Form and Function: The Physiological Implications of the Anatomy of the Respiratory System

Learning Objectives

• To define the key anatomic components of the controller.
• To delineate the functions, in addition to gas exchange, that the controller must be designed to address.
• To identify receptors, located throughout the body, that provide important information to the controller.
• To define the key anatomic components of the ventilatory pump.
• To describe the interplay between the muscles and the rib cage in the generation of a negative intrathoracic pressure during inspiration.
• To delineate the role of accessory muscles of ventilation in assisting the diaphragm during inspiration under conditions of high metabolic demand or abnormal chest wall function.
• To describe the role of the pleura in linking the motion of the chest wall and the lungs.
• To outline the peripheral nerves that are important in linking the controller and the ventilatory pump.
• To define the anatomic components of the gas exchanger.
• To describe the functional implications, particularly with regard to dead space and resistance, of the anatomy of the airways.
• To describe the functional implications, with particular regard to diffusion of gas, of the anatomic relationship between alveoli and capillaries.
• To delineate how the anatomic arrangement of alveoli contributes to their stability and minimizes the probability of alveolar collapse.
• To outline how the response of pulmonary arterioles to hypoxia improves gas exchange.
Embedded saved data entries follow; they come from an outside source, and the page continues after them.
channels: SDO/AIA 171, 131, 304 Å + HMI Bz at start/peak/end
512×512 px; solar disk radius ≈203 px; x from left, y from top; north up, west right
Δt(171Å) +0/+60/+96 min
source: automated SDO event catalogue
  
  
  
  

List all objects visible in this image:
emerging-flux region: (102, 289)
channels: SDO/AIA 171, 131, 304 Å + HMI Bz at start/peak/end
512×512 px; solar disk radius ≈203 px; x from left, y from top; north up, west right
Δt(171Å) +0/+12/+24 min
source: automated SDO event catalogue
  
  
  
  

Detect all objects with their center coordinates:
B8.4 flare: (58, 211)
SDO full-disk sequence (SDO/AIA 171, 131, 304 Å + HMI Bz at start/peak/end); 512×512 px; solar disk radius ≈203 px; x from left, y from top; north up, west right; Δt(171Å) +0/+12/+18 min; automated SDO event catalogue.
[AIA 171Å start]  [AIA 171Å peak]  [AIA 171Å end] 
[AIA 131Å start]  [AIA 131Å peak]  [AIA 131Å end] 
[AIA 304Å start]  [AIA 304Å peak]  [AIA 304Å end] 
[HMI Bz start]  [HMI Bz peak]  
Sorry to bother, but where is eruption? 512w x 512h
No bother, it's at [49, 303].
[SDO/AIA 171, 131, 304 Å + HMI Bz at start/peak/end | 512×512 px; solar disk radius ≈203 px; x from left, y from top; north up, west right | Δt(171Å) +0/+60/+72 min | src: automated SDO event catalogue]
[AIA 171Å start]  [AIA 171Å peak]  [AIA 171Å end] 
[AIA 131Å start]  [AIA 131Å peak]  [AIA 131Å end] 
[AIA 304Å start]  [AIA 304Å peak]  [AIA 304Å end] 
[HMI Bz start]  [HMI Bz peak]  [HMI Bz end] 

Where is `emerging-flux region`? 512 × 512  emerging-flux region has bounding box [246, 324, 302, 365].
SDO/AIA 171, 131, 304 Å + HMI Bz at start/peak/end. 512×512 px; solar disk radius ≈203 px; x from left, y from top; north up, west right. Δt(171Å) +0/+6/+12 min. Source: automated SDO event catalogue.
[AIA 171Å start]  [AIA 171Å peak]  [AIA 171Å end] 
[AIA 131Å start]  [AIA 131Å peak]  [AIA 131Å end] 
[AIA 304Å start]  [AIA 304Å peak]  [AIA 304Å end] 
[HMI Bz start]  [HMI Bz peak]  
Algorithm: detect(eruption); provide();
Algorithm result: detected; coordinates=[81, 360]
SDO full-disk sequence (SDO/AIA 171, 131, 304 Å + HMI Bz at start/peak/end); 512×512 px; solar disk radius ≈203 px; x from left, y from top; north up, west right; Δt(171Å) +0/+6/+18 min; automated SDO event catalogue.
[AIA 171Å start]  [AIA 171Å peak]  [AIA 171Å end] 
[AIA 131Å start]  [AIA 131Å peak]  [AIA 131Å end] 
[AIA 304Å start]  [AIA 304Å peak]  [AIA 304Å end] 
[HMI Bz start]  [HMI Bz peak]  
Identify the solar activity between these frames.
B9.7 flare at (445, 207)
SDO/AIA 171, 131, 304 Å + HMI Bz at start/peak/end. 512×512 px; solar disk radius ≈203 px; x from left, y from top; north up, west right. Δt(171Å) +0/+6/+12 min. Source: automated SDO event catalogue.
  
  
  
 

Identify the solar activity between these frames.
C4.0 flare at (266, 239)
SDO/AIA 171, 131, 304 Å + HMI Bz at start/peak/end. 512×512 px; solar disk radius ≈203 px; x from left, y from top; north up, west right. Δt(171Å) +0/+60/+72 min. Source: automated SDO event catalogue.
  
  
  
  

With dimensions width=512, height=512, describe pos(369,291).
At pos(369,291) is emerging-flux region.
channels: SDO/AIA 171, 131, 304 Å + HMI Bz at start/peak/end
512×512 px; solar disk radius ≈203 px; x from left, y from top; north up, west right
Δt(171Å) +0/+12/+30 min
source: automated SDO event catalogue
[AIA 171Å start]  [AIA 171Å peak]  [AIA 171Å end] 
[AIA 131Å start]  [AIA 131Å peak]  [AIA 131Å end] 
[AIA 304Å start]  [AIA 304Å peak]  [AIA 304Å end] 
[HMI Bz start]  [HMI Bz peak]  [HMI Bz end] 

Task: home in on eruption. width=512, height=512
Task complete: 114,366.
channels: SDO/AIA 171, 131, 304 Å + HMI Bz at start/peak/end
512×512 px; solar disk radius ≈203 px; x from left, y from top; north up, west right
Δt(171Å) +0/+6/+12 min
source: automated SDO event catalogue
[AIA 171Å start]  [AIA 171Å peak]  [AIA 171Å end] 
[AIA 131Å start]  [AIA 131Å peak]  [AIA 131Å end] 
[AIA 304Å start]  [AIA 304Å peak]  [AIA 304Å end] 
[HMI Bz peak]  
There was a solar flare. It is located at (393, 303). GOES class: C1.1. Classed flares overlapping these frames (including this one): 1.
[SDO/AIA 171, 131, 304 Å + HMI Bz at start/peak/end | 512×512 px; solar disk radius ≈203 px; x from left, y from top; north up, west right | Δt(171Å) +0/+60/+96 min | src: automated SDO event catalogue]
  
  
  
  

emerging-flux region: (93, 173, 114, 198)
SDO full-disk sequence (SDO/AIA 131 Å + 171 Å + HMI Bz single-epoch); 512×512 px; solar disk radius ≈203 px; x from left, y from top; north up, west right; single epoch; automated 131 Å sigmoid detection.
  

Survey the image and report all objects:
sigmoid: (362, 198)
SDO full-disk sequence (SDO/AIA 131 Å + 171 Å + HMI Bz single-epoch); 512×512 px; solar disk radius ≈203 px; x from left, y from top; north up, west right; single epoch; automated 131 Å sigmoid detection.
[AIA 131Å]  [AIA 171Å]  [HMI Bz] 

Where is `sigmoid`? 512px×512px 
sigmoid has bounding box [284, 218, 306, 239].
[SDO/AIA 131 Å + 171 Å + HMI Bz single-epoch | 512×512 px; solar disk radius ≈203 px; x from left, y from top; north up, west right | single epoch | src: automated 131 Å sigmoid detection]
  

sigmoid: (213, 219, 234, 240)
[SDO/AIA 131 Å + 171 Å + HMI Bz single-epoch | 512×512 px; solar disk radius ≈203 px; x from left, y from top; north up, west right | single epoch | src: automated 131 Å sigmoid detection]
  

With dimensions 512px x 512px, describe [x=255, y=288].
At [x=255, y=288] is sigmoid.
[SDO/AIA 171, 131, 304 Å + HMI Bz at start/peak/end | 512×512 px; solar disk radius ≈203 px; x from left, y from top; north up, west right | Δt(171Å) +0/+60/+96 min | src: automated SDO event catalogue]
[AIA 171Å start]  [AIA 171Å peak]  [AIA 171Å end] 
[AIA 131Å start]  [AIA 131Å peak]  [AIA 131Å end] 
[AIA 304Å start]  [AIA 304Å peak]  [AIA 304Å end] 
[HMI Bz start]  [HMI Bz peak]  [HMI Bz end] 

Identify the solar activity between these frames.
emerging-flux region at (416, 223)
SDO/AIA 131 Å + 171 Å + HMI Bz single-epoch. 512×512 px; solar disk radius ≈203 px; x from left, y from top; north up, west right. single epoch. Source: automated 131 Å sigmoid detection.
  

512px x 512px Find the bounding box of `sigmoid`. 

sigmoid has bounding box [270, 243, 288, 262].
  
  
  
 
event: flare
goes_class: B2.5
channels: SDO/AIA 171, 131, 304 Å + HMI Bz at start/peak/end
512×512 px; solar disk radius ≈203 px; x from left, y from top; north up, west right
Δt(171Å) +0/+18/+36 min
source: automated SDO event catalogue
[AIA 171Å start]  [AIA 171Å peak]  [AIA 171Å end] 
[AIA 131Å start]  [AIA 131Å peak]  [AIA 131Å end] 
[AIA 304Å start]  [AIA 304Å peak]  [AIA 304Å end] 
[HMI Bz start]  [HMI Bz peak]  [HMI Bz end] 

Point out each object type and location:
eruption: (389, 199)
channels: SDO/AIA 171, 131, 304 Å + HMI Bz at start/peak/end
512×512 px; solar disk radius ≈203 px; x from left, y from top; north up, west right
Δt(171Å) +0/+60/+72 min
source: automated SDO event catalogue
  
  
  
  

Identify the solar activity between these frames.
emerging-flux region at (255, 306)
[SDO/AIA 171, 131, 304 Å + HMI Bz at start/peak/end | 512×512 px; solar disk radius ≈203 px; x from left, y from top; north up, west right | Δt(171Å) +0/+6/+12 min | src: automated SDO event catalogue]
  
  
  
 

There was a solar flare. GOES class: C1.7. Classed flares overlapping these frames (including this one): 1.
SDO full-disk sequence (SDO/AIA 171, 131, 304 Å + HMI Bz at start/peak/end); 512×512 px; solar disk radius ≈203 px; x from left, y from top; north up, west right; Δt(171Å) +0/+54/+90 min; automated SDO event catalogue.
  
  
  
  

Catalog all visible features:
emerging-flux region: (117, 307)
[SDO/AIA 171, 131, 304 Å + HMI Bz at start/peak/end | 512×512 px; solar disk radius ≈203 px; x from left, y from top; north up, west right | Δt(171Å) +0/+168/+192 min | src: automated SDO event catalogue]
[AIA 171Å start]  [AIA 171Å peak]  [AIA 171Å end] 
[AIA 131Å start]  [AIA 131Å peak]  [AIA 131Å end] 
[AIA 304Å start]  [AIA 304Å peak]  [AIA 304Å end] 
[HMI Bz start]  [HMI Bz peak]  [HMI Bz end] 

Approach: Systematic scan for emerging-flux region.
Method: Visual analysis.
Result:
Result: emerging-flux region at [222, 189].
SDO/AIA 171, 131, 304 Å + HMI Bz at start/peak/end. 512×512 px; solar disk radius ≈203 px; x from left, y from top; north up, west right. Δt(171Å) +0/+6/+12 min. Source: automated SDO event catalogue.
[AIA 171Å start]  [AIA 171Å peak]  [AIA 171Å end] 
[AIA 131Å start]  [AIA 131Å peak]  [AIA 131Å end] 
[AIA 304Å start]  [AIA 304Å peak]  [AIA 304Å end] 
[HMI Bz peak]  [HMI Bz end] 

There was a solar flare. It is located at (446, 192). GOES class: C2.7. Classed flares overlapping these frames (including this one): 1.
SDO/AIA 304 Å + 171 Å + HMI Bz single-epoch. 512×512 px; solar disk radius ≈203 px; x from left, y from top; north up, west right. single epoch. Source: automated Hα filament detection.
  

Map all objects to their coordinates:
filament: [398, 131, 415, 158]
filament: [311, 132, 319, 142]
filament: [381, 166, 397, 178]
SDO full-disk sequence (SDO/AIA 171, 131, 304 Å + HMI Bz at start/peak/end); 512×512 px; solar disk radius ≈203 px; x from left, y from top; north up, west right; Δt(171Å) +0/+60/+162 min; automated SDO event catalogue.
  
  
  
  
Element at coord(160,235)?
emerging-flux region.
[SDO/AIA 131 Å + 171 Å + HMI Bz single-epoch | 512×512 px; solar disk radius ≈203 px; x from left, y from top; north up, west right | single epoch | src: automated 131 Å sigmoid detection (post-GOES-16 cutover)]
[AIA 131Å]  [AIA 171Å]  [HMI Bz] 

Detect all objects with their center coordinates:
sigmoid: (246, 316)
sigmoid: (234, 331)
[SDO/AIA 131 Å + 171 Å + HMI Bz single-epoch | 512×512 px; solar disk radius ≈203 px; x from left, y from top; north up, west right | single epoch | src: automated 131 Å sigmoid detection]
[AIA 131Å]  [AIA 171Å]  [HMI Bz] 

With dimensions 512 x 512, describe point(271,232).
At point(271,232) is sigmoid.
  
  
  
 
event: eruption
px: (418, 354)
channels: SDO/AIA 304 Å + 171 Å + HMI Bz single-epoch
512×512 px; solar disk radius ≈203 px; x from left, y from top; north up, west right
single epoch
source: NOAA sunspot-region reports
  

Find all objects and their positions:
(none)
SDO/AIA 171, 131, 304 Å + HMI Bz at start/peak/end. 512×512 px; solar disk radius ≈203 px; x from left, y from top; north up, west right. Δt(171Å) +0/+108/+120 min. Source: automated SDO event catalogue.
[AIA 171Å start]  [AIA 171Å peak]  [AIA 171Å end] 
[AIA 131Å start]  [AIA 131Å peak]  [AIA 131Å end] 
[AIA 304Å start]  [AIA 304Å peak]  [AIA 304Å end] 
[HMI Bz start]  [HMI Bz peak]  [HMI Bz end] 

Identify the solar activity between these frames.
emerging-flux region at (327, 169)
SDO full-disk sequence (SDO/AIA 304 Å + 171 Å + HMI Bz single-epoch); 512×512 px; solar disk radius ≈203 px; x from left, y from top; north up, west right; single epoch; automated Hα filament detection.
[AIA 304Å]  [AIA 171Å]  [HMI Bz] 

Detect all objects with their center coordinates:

As a general principle, form and function are intimately related in the human body. Nature selects for features that provide the organism with a survival advantage. With this perspective, we may occasionally use teleological reasoning - that is, an analysis that views anatomic development of the respiratory system in the context of its function as we understand it today to hypothesize links between anatomy and physiology. We consider the respiratory system in light of its major roles, not only with respect to gas exchange but also with an eye toward ways that the system supports other activities and assists in the maintenance of homeostasis.

The basic goal of the respiratory system is to transport oxygen from the atmosphere to the alveoli, the distal air sacs in the lung, where it can be picked up by hemoglobin in red blood cells (RBCS) and transported to metabolically active tissue. At the tissue level, oxygen is used within mitochondria to support aerobic metabolism, one byproduct of which is carbon dioxide. Carbon dioxide is then transported out of the body. However, the system must also serve as the "first responder" in the event of metabolic acid-base disorders. In addition, it must support speech, and the muscles of ventilation may, at times, be called upon to assist in other activities performed by the body.